RECORD SET:
=======

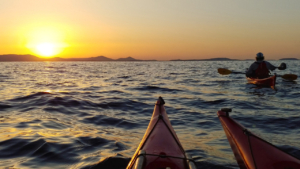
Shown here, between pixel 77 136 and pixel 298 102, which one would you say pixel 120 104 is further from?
pixel 298 102

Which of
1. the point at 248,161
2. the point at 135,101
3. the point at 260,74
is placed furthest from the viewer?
the point at 260,74

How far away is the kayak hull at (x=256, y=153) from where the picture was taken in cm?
302

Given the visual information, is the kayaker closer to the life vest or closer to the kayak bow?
the life vest

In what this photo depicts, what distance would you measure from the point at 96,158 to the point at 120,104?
5.97m

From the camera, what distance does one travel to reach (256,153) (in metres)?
3.36

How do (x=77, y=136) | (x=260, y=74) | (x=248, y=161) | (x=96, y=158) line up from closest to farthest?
(x=248, y=161), (x=96, y=158), (x=77, y=136), (x=260, y=74)

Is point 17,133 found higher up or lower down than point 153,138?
lower down

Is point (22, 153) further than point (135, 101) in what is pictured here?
No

=======

TASK DETAILS: Copy out the entire listing above word for word, leaving out the pictures.

EXERCISE RESPONSE:
Shown here, between pixel 77 136 and pixel 298 102, which one would you say pixel 120 104 is further from?
pixel 298 102

Which of
1. the point at 248,161
2. the point at 135,101
3. the point at 260,74
is placed furthest from the viewer?
the point at 260,74

How far away is the kayak hull at (x=256, y=153) from where the picture was taken in cm?
302

Given the visual information, is the kayaker closer to the life vest or closer to the kayak bow?
the life vest

In what this photo depicts, what distance would you measure from the point at 96,158 to the point at 120,104?
5.97m

From the camera, what distance does one travel to reach (256,153) (in metres)?
3.36

How do (x=77, y=136) | (x=260, y=74) | (x=248, y=161) | (x=96, y=158) line up from closest to farthest?
(x=248, y=161), (x=96, y=158), (x=77, y=136), (x=260, y=74)

Is point 17,133 found higher up or lower down than point 153,138?
lower down

Is point (22, 153) further than point (135, 101) in what is pictured here?
No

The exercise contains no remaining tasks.